-- Source passage --
━━━━━━━━━━━━━━━━

1.2.5 Lucene ports: Perl, Python, C++, .NET, Ruby
One way to judge the success of open source software is by the number of times it's been ported to other programming languages. Using this metric, Lucene is quite a success! Although the original Lucene is written in Java, as of this writing Lucene has been ported to Perl, Python, C++, and .NET, and some groundwork has been done to port it to Ruby. This is excellent news for developers who need to access Lucene indices from applications written in different languages. You can learn more about some of these ports in chapter 9.
1.3 Indexing and searching
1.3.1 What is indexing, and why is it important?
Suppose you needed to search a large number of files, and you wanted to be able to find files that contained a certain word or a phrase. How would you go about writing a program to do this? A naïve approach would be to sequentially scan each file for the given word or phrase. This approach has a number of flaws, the most obvious of which is that it doesn't scale to larger file sets or cases where files are very large. This is where indexing comes in: To search large amounts of text quickly, you must first index that text and convert it into a format that will let you search it rapidly, eliminating the slow sequential scanning process. This conversion process is called indexing, and its output is called an index.
You can think of an index as a data structure that allows fast random access to words stored inside it. The concept behind it is analogous to an index at the end of a book, which lets you quickly locate pages that discuss certain topics. In the case of Lucene, an index is a specially designed data structure, typically stored on the file system as a set of index files. We cover the structure of index files in detail in appendix B, but for now just think of a Lucene index as a tool that allows quick word lookup.
1.3.2 What is searching?

━━━━━━━━━━━━━━━━

-- Recorded information --
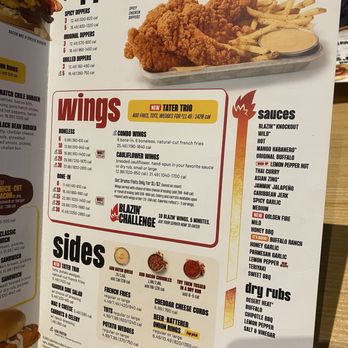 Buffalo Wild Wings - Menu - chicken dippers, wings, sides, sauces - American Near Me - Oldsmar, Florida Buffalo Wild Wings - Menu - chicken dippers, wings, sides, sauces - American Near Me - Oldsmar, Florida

━━━━━━━━━━━━━━━━

-- Work item A --
Using the Lucene passage, answer each question:
(i) In what language was the original Lucene written?
(ii) What does the passage call the most obvious flaw of sequentially scanning each file?
(iii) How is a Lucene index typically stored?
-- Work item B --
Return, word for word, the part of the Lucene passage that opens with the words "Suppose you needed" and closes with "called an index.".

-- Response box A --
(i) Java.
(ii) It doesn't scale to larger file sets or cases where files are very large.
(iii) On the file system, as a set of index files.

-- Response box B --
Suppose you needed to search a large number of files, and you wanted to be able to find files that contained a certain word or a phrase. How would you go about writing a program to do this? A naïve approach would be to sequentially scan each file for the given word or phrase. This approach has a number of flaws, the most obvious of which is that it doesn't scale to larger file sets or cases where files are very large. This is where indexing comes in: To search large amounts of text quickly, you must first index that text and convert it into a format that will let you search it rapidly, eliminating the slow sequential scanning process. This conversion process is called indexing, and its output is called an index.